Le decisioni passano così attraverso canali occulti e i processi che le determinano sono sottratti a ogni controllo da parte dei cittadini. Già nell’inchiesta del procuratore aggiunto di Roma, Giancarlo Capaldo, che portò all’arresto di Flavio Carboni e dei suoi sodali nell’estate scorsa, emergeva un network in grado di condizionare nomine, appalti, sentenze e persino decisioni della Consulta. La P3 interveniva sui giudici di Cassazione per far prosciogliere Nicola Cosentino e sui giudici della Corte costituzionale per salvare Berlusconi. Premeva per far nominare Alfonso Marra a presidente della Corte di appello di Milano. E passava subito all’incasso per chiedere al presidente sponsorizzato di intervenire sull’esclusione della lista Formigoni nelle elezioni regionali della Lombardia. Contemporaneamente in Campania il medesimo network brigava per far candidare a presidente della Campania un ragazzo di belle speranze, Ernesto Sica, che si faceva largo raccogliendo dossier diffamatori sulle abitudini sessuali del futuro governatore Stefano Caldoro, e ricattando il premier di rivelare quello che sapeva sulla compravendita dei senatori per far cadere il governo Prodi nel 2007. Le nomine descritte nelle inchieste di Roma e Firenze seguono schemi simili. Talvolta fanno perno sugli stessi politici.
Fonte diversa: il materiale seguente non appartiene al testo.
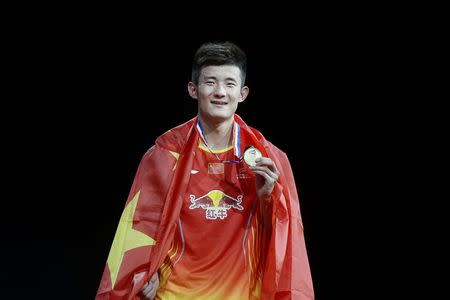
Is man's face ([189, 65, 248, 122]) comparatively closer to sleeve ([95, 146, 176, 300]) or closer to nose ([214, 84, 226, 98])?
nose ([214, 84, 226, 98])

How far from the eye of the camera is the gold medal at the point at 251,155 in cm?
196

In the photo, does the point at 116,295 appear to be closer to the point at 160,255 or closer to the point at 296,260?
the point at 160,255

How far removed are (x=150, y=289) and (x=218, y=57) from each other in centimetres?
72

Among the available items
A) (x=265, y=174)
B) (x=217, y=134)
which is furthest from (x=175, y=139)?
(x=265, y=174)

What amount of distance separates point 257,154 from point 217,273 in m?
0.38

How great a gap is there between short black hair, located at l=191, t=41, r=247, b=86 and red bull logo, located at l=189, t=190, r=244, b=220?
36 cm

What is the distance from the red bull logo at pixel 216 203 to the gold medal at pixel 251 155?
5.8 inches

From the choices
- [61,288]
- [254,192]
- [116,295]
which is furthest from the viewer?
[61,288]

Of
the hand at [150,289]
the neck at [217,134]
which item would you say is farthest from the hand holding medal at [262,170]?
the hand at [150,289]

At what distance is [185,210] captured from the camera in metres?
2.04

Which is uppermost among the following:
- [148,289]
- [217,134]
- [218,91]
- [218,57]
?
[218,57]

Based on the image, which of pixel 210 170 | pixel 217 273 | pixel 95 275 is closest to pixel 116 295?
pixel 217 273

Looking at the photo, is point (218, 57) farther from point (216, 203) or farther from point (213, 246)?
point (213, 246)

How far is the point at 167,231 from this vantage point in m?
1.97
Nel-l’indagine P3, per esempio, la nomina del direttore dell’Agenzia regionale per l’ambiente, Ignazio Farris, è determinata dalla filiera che parte dal faccendiere Flavio Carboni e passa per il coordinatore del Pdl, Denis Verdini, per influenzare il governatore Ugo Cappellacci.
NEL CASO CRICCA basta cambiare i nomi per ritrovare lo stesso schema: a monte della nomina del provveditore alle Opere pubbliche della Toscana Fabio de Santis c’è la filiera che parte dall’imprenditore della Btp Riccardo Fusi, passa ancora una volta per il tramite di Denis Verdini e stavolta termina con il ministro delle Infrastrutture Altero Matteoli, che firma la nomina. In entrambi i casi la catena decisionale parte con un imprenditore che vanta interessi per decine e decine di milioni (Fusi voleva sbloccare il cantiere della scuola dei marescialli di Firenze, Carboni voleva ottenere l’autorizzazione per impiantare centinaia di pale eoliche in Sardegna) e che è ben contento di trovare come controllore un dirigente pubblico che dovrebbe fare gli interessi dei cittadini e che invece risponderà agli interessi di chi lo ha posto in quella posizione.
Carboni oggi avrebbe i suoi parchi eolici e la Cricca i suoi appalti, se non fossero intervenute le indagini. Il potere osceno ha un solo nemico: le intercettazioni telefoniche. La scelta di cancellarle per legge non è un capricciodiBerlusconi.Laleggein preparazione non è l’ennesima legge ad personam ma ad sistemam.